Elle prit la petite fille dans ses bras. Maintenant, c’était Gabrielle la grande qui sanglotait à chaudes larmes.

La petite fille lui essuyait les larmes en lui caressant les cheveux.

- Alors, tu es devenue alcoolique ? demanda-t-elle.

- Oui… Tu m’en veux ?

- Non, mais comment peux-tu boire de l’armagnac ? Je détestais l’odeur quand les grands en buvaient ! ! ! Tu manges toujours du chocolat, au moins ?

- Heu… Je… Je t’avoue que non. J’oublie d’en acheter.

- Mais enfin, j’adorais le chocolat ! Et les croissants ? Tu ne manges plus de croissants ?

- Ah, si, ça, je continue. En plus, maintenant je peux m’en acheter tous les matins avec mon argent. Tu sais que je suis journaliste ?

- Je voulais être écrivain !

- Si tu crois que c’est facile ! Et puis, quand on est journaliste, on écrit tous les jours, tu sais… Tiens, au moment où tu es arrivée, j’écrivais justement un papier sur cette stupide guerre qui commence et qui va tuer plein de gens.

- Je suis contente que tu n’aimes pas les guerres… Mais je voulais être écrivain, moi…

- Désolée Gabi. J’ai essayé… J’ai vraiment essayé…

La fillette baissa la tête. Elle avait l’air déçu et mécontent.

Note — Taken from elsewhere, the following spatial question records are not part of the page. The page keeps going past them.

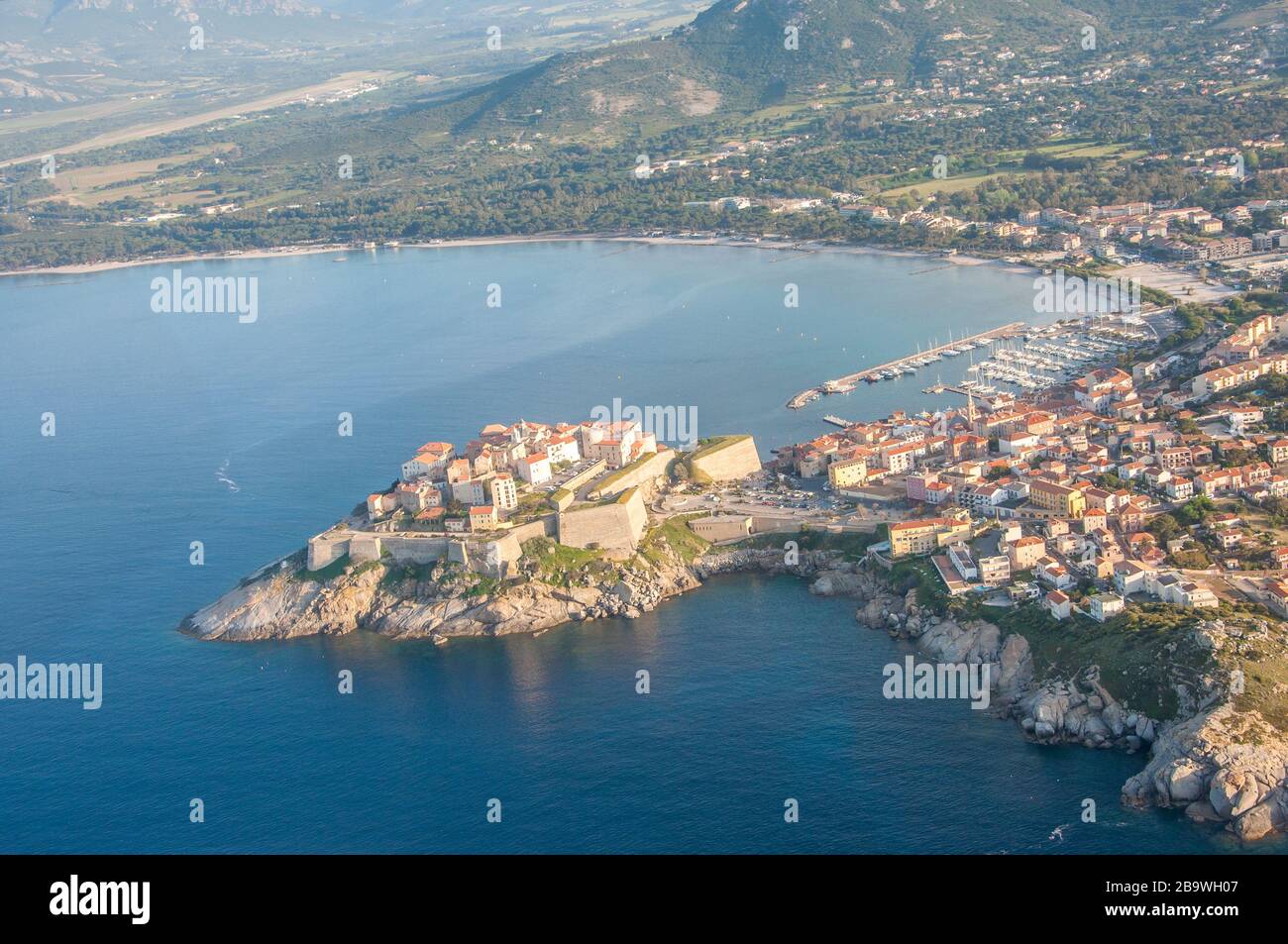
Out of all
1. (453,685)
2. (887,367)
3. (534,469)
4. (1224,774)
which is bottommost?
(453,685)

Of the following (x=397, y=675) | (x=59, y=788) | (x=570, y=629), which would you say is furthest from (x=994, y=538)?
(x=59, y=788)

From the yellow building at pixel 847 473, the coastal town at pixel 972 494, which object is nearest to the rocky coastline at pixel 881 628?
the coastal town at pixel 972 494

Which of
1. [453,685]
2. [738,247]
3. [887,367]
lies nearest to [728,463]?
[453,685]

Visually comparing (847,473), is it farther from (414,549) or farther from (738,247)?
(738,247)

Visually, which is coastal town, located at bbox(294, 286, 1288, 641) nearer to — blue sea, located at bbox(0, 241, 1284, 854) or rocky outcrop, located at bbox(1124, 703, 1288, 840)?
blue sea, located at bbox(0, 241, 1284, 854)

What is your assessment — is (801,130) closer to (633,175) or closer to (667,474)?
(633,175)

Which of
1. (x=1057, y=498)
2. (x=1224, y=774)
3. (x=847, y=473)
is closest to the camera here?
(x=1224, y=774)
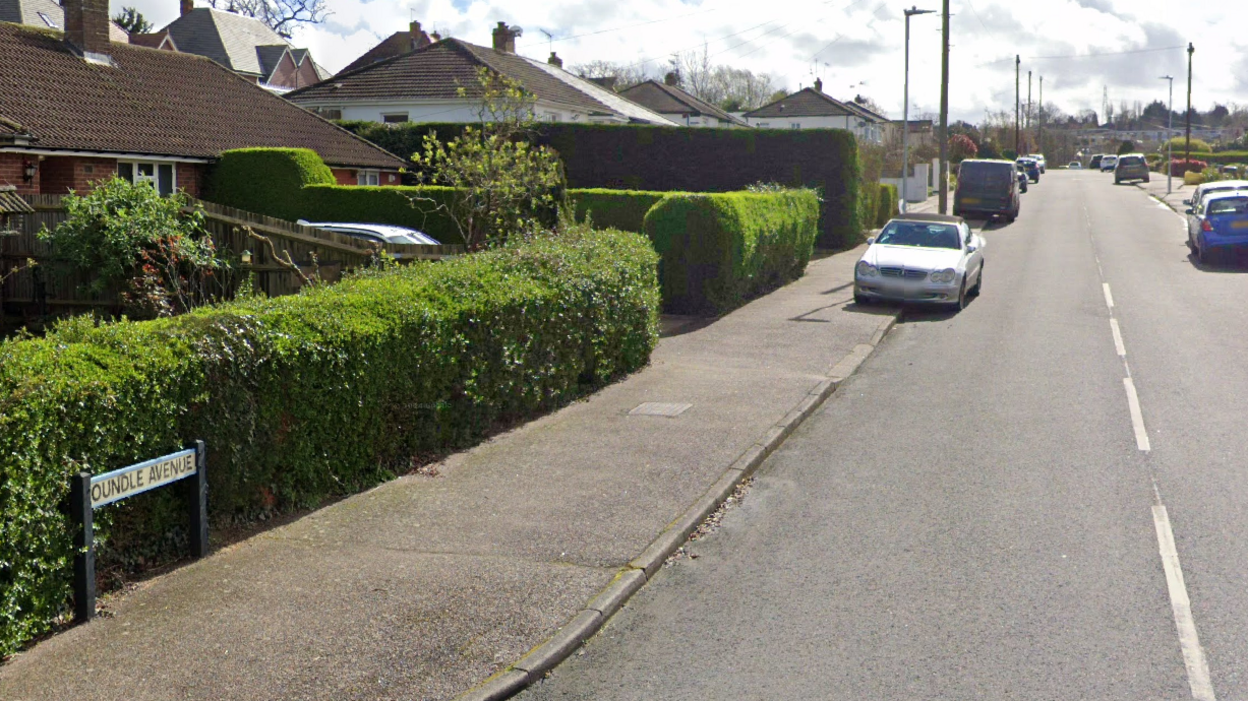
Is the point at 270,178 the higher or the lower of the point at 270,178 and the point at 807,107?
the lower

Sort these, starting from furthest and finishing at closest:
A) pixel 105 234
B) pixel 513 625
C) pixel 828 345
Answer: pixel 828 345 → pixel 105 234 → pixel 513 625

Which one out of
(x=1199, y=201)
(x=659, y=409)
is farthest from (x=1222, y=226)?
(x=659, y=409)

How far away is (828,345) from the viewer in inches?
635

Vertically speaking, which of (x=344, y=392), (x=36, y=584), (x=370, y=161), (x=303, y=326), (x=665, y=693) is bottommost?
(x=665, y=693)

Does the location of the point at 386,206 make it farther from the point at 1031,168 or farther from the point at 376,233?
the point at 1031,168

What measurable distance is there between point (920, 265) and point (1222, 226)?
1129 centimetres

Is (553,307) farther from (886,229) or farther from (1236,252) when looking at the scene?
(1236,252)

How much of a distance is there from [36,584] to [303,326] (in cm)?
262

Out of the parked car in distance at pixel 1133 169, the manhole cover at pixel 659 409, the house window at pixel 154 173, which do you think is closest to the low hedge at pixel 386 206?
→ the house window at pixel 154 173

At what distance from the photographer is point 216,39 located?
215 ft

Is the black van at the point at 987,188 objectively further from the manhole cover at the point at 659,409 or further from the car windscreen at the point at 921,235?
the manhole cover at the point at 659,409

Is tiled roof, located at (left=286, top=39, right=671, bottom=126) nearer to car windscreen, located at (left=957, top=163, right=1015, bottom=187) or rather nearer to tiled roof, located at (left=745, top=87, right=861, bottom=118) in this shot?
car windscreen, located at (left=957, top=163, right=1015, bottom=187)

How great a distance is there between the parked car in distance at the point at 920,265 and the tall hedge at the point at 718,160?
27.6 feet

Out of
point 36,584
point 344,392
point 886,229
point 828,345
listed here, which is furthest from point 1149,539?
point 886,229
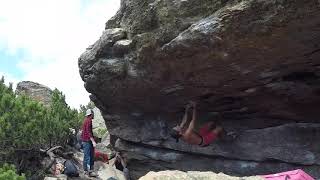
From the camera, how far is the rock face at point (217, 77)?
9828mm

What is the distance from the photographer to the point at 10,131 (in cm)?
1712

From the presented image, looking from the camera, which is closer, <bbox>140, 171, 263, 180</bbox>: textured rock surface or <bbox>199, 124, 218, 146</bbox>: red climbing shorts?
<bbox>140, 171, 263, 180</bbox>: textured rock surface

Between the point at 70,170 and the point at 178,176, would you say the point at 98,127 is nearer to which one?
the point at 70,170

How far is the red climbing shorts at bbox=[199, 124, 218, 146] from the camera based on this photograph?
44.6ft

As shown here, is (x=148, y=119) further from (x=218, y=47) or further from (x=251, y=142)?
(x=218, y=47)

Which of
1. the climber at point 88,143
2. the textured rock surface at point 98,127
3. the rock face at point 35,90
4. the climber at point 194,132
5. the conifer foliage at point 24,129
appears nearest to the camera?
the climber at point 194,132

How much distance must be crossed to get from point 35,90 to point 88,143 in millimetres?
16294

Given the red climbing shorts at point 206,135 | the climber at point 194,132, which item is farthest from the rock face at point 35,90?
the red climbing shorts at point 206,135

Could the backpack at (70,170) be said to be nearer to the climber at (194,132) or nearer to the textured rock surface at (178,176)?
the climber at (194,132)

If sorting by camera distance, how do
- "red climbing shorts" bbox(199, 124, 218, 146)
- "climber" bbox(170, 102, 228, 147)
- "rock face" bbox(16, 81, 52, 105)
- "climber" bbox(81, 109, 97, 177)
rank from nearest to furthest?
"climber" bbox(170, 102, 228, 147)
"red climbing shorts" bbox(199, 124, 218, 146)
"climber" bbox(81, 109, 97, 177)
"rock face" bbox(16, 81, 52, 105)

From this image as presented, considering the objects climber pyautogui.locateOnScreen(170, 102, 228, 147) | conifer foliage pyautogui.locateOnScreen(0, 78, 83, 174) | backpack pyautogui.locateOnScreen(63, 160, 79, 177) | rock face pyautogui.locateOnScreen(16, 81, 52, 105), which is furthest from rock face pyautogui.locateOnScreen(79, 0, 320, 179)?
rock face pyautogui.locateOnScreen(16, 81, 52, 105)

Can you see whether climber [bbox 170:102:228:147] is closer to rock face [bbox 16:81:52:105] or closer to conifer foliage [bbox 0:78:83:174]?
conifer foliage [bbox 0:78:83:174]

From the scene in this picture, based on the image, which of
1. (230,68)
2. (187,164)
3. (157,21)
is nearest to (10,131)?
(187,164)

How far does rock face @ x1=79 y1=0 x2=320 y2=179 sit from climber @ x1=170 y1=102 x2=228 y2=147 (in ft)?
0.99
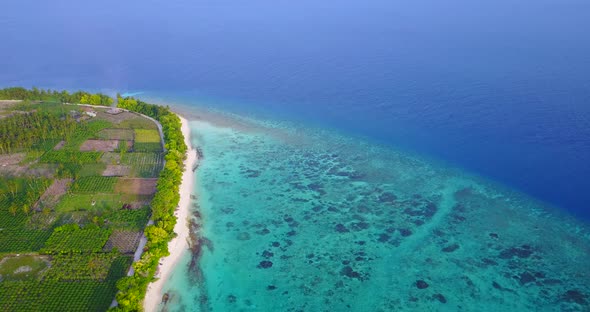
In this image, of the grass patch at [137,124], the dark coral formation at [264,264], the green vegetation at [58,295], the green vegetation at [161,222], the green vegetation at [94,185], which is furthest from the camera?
the grass patch at [137,124]

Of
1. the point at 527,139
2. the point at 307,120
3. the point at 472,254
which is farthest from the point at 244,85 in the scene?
the point at 472,254

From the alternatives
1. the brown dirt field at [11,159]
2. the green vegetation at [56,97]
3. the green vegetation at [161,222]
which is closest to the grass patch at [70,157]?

- Gabi, tu crois que c’est facile, la vie d’adulte ?

- …

- Je t’assure que rien n’est comme tu l’imaginais.

- Je sais… Je devine. C’est pour ça que tu bois, n’est-ce pas ?

- Peut-être…

- J’avais promis que je serais écrivain.

- Je me souviens… Je suis désolée, Gabi.

- Tu me fais rater ma promesse.

Et la petite fille cacha son visage entre ses mains pour ne pas montrer sa peine.

Gabrielle la serrait contre elle pour la consoler, mais elle sentait confusément que rien ne pouvait apaiser l’enfant qu’elle avait été.

Elle lui murmura :

- Cela fait si longtemps, si longtemps que tu n’étais plus là. Je ne t’ai jamais oublié, tu sais. Pendant toutes ces années, il n’y a pas une soirée où je n’ai pensé à toi.

La fillette releva la tête.

- C’est vrai ? Tu me le jures ?

- Je te le jure, répondit Gabrielle.

- Alors, écris-moi une histoire. Je veux que tu sois écrivain ; je l’avais promis.

- C’est vrai, tu l’avais promis.

- Tu dois tenir mes promesses. Si tu m’aimes.

- J’écrirai, Gabi, c’est sûr. Tu peux me croire.

Le visage de la fillette s’éclaira d’un sourire. La femme et la petite fille avaient presque le même sourire. Mais celui de la femme était plus doux, et celui de la fillette plus triste.

- Tu m’en veux ? murmura Gabrielle. Dis, Gabi, tu m’en veux ? De n’avoir pas écrit…

La fillette secoua la tête pour montrer qu’elle ne lui reprochait plus rien

- Tu vas le faire maintenant. Je suis contente d’être venue.

Gabrielle se sentit soulagée. La toute petite fille qu’elle avait été il y a bien longtemps, et dont elle ne se souvenait plus très bien, elle venait de la retrouver et de lui faire une promesse.

Maintenant, Gabi, l’enfant, se faufilait hors des bras de Gabrielle.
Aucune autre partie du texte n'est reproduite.